● **Problem statement**
Report each line from the records where the string "unknown" turns up.
[[ Data to use, beginning ]]
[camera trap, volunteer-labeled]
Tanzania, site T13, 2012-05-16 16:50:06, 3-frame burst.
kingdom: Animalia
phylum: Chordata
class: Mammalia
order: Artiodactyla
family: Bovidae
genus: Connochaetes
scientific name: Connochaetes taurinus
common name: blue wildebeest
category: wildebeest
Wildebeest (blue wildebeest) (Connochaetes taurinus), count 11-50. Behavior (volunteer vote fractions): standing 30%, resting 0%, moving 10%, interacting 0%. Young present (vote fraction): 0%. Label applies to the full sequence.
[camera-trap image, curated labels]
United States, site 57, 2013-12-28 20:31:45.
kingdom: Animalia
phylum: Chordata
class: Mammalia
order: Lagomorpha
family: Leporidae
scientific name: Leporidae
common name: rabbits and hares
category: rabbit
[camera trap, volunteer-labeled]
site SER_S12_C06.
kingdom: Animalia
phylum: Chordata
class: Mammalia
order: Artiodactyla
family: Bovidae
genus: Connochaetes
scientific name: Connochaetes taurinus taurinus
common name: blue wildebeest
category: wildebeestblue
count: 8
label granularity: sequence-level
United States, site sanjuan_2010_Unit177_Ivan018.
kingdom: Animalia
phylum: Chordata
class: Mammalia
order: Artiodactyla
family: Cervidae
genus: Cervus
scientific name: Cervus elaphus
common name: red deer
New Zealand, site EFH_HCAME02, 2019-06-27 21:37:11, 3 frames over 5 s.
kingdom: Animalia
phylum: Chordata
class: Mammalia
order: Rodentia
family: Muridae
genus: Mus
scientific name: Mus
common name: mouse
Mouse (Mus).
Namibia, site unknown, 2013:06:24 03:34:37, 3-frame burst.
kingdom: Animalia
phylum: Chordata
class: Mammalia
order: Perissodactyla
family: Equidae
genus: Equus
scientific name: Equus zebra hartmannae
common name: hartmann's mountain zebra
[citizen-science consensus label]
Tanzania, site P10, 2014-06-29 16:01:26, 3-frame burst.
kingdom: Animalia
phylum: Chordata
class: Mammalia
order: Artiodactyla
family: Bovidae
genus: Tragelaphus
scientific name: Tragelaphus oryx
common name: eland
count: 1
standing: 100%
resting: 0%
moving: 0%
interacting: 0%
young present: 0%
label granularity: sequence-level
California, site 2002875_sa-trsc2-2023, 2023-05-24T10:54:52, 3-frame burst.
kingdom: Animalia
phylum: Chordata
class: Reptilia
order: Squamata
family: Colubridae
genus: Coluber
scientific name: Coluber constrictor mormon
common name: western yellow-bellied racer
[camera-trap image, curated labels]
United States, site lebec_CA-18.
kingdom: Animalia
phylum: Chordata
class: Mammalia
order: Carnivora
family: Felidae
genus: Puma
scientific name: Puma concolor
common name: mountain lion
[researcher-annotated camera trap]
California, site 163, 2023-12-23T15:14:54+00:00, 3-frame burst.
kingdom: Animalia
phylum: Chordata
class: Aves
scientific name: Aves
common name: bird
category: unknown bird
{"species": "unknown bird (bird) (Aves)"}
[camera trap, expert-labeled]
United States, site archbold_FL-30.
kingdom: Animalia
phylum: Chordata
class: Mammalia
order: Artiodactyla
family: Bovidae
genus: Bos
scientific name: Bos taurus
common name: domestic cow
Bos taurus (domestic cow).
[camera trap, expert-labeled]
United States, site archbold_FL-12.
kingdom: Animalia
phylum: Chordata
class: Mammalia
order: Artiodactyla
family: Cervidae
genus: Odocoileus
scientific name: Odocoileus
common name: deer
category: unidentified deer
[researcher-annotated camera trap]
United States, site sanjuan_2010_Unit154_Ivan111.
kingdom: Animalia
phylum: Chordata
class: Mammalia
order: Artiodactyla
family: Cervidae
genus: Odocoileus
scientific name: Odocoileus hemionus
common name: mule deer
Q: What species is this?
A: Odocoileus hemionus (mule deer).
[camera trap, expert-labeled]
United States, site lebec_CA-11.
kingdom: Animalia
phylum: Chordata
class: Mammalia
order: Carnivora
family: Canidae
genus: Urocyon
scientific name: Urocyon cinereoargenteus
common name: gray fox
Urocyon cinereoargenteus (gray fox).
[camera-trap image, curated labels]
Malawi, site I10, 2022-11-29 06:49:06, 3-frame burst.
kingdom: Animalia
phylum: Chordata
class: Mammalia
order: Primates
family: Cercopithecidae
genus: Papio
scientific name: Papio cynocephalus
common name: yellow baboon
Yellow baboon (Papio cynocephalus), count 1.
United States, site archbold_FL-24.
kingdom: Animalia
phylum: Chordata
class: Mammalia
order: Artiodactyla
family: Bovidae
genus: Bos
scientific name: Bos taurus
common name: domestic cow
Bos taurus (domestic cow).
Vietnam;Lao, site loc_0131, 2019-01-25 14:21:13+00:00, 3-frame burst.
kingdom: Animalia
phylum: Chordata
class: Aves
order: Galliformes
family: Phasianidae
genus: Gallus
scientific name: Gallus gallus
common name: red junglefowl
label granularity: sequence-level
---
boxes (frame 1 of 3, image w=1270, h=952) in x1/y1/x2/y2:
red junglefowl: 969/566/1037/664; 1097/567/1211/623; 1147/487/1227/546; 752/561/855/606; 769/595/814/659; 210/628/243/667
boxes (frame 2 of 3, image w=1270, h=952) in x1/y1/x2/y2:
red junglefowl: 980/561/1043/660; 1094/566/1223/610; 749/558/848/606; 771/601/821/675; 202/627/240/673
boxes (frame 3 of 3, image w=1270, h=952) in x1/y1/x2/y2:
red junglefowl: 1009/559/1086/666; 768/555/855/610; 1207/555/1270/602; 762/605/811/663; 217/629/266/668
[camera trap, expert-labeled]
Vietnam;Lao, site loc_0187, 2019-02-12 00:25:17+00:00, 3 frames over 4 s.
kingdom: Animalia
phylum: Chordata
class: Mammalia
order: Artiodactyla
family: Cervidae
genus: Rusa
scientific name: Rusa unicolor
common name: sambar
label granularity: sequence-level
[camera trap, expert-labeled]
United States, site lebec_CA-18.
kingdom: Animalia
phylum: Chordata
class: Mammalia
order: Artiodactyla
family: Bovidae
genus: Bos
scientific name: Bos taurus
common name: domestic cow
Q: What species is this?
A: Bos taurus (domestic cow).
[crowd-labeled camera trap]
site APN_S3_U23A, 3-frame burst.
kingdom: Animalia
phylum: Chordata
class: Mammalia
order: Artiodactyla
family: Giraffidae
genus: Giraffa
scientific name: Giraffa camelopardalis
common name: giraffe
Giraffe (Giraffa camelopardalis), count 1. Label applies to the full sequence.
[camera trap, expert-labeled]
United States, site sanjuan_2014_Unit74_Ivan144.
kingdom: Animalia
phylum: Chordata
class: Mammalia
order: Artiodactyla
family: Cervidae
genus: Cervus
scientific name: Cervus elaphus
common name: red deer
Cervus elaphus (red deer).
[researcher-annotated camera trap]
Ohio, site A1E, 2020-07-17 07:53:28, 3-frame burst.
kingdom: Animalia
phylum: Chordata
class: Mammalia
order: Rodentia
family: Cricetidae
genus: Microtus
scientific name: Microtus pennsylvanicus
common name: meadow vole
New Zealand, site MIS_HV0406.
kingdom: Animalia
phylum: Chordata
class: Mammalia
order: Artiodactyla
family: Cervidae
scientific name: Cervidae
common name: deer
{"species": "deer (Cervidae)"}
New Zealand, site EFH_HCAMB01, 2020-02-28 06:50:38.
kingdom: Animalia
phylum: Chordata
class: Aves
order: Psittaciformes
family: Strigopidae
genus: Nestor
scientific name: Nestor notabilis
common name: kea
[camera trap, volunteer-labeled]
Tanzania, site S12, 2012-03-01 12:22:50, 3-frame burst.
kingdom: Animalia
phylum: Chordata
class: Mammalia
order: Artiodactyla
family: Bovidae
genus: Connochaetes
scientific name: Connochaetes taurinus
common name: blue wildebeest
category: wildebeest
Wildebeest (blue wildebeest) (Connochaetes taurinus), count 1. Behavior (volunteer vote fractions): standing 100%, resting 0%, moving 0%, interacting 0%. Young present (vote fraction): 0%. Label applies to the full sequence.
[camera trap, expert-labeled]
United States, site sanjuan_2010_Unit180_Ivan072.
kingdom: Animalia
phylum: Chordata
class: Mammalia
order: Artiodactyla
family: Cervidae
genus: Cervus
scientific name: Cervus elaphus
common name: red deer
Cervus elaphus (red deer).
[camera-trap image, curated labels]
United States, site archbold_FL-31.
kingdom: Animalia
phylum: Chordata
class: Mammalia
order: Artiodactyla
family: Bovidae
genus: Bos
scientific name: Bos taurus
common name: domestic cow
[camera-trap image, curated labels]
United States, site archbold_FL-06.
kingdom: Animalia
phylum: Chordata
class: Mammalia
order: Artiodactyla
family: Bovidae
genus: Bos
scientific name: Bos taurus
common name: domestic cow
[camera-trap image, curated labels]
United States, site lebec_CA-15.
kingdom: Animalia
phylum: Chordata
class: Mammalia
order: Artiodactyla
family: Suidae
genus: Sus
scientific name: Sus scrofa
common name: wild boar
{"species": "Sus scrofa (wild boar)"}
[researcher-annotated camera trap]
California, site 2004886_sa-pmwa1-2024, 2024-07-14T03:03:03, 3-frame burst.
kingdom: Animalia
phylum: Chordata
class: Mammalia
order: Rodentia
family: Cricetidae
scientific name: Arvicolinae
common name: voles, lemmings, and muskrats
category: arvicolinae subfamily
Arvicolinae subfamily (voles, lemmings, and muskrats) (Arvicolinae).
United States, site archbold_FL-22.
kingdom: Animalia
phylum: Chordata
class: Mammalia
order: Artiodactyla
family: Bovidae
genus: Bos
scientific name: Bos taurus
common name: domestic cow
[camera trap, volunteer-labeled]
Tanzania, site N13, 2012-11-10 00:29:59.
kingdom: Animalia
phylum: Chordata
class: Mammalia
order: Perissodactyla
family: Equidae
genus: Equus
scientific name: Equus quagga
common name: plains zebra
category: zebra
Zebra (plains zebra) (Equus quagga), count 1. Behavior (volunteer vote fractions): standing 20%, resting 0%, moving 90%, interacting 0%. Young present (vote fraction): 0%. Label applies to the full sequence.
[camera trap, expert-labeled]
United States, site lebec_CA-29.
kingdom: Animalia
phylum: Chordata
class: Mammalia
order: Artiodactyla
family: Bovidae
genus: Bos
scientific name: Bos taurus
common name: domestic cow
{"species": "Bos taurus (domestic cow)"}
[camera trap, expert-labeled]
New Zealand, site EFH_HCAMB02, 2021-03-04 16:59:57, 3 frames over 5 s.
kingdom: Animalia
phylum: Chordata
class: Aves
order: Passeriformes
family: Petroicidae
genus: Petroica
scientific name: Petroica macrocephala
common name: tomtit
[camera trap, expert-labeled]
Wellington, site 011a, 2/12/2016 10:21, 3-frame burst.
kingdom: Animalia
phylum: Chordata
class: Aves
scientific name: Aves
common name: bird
[[ Data to use, end ]]
● **Exercise result**
Namibia, site unknown, 2013:06:24 03:34:37, 3-frame burst.
category: unknown bird
{"species": "unknown bird (bird) (Aves)"}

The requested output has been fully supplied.